In allocating its resources the Fund is placing equal emphasis on adaptation and on mitigation, with a focus on the most vulnerable countries. Particular attention is being paid to small island developing States (SIDS), least developed countries (LDCs) and African States where a major effort is being made to finance adaptation to climate change and building resilient economies.
The Fund has so far received $10 billion equivalent in financial pledges from 38 countries, including from eight developing countries. A significant portion of these pledges have already been converted into actual financial resources. Access to the Green Climate Fund’s resources is done through sub-national, national, regional and international, public and private entities that are accredited by the Board of the Fund. So far, 20 such partners have been accredited and nine more have been recommended to the Board.

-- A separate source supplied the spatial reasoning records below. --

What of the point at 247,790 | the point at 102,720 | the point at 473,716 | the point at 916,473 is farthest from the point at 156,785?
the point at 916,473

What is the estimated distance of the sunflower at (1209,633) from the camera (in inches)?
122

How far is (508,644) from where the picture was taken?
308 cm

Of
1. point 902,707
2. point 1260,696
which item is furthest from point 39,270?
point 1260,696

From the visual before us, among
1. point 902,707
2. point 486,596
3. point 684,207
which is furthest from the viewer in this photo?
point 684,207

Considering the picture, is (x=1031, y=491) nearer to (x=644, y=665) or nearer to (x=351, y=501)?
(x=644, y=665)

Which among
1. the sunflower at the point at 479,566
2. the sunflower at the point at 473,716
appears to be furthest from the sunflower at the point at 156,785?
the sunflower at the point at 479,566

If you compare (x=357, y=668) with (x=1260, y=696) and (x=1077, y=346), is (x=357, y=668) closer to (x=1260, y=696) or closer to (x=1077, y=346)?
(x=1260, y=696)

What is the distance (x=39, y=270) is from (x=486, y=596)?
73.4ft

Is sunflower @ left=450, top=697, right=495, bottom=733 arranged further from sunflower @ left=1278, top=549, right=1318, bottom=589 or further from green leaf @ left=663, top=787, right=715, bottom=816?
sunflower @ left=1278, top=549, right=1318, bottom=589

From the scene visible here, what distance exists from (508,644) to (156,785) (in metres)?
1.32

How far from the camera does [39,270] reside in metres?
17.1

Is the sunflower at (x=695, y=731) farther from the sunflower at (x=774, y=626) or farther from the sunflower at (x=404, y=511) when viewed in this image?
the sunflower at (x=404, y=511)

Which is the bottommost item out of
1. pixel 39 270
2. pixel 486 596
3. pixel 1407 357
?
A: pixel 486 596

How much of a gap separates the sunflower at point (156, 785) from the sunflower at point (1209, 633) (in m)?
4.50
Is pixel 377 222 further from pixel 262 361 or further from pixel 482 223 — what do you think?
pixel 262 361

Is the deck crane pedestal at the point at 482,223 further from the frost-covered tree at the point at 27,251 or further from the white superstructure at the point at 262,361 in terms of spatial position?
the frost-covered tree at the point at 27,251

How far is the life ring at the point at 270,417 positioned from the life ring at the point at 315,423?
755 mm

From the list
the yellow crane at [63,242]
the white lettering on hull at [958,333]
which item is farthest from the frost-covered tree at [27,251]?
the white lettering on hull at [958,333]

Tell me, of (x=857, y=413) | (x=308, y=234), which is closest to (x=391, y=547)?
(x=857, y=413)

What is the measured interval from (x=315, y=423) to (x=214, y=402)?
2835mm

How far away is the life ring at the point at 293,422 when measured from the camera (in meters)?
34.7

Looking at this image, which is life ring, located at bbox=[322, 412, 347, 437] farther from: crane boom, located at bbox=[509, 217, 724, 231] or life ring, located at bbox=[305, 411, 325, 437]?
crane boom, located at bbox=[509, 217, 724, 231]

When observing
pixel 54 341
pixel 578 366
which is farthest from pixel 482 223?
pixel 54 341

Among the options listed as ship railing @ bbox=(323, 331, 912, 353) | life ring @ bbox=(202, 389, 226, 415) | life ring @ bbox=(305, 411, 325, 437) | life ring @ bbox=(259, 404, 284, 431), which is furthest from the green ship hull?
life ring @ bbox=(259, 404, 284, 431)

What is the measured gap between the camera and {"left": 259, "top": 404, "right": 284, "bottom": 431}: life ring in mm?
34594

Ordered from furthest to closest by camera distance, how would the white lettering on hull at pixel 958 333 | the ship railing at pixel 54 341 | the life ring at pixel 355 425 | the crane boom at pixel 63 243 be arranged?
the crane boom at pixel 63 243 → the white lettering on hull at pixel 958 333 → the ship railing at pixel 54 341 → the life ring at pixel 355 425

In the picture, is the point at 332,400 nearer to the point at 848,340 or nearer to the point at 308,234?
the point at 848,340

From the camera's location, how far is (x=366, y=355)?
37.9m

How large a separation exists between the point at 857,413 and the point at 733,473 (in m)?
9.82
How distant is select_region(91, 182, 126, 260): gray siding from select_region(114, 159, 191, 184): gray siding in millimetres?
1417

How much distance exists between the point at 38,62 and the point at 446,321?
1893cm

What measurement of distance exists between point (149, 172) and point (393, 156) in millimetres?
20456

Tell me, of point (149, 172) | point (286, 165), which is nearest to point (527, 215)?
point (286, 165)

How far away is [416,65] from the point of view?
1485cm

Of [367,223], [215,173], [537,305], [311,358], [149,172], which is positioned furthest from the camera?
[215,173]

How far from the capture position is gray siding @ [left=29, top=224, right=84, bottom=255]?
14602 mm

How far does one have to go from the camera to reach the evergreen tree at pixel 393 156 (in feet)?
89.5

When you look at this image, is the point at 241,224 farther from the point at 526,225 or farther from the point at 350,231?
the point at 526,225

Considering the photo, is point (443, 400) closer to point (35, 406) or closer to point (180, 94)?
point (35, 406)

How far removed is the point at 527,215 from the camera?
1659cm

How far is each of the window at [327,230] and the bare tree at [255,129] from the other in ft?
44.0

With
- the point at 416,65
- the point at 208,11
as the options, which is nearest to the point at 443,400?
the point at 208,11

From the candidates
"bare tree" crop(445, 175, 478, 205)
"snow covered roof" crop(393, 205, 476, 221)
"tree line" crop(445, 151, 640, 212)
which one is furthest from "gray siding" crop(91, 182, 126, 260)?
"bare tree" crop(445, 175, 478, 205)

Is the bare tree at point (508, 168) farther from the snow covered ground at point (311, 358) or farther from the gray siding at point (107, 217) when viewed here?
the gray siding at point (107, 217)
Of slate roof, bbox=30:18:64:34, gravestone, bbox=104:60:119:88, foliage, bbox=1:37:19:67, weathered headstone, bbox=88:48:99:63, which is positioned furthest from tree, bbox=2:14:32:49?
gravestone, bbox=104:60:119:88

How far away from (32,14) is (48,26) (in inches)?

Concretely, the first set of activities financed by the Fund are expected to generate USD 1.3 billion in investments over the coming five years, and cover a very broad range of interventions. The proposals approved in early November will: help build resilience of wetlands in the Province of Datem del Marañón in Peru; scale up the use of modernized climate information and early warning systems in Malawi; increase the resilience of ecosystems and communities through the restoration of the productive bases of salinized lands in Senegal; lead to climate resilient infrastructure mainstreaming in Bangladesh; set the KawiSafi off grid solar energy access Fund in place in Eastern Africa; catalyze a major Energy Efficiency Green Bond programme in Latin America and the Caribbean; support vulnerable communities in managing climate change Induced water shortages in Maldives; and enhance the urban water supply and wastewater management in Fiji.
But this is only a start, and a lot remains to be done.
At the Paris meeting, in addition to commitments to reduce emissions of CO2 and other GHGs, the world expects the COP to take some important decisions concerning climate finance, which is an essential means of implementation (MOI) for the developing countries’ intended nationally determined contributions (INDCs). The Green Climate Fund’s Secretariat looks forward to COP 21 as an opportunity for the global community to assure a functional future for the Financial Mechanism of the UNFCCC and its operating entities.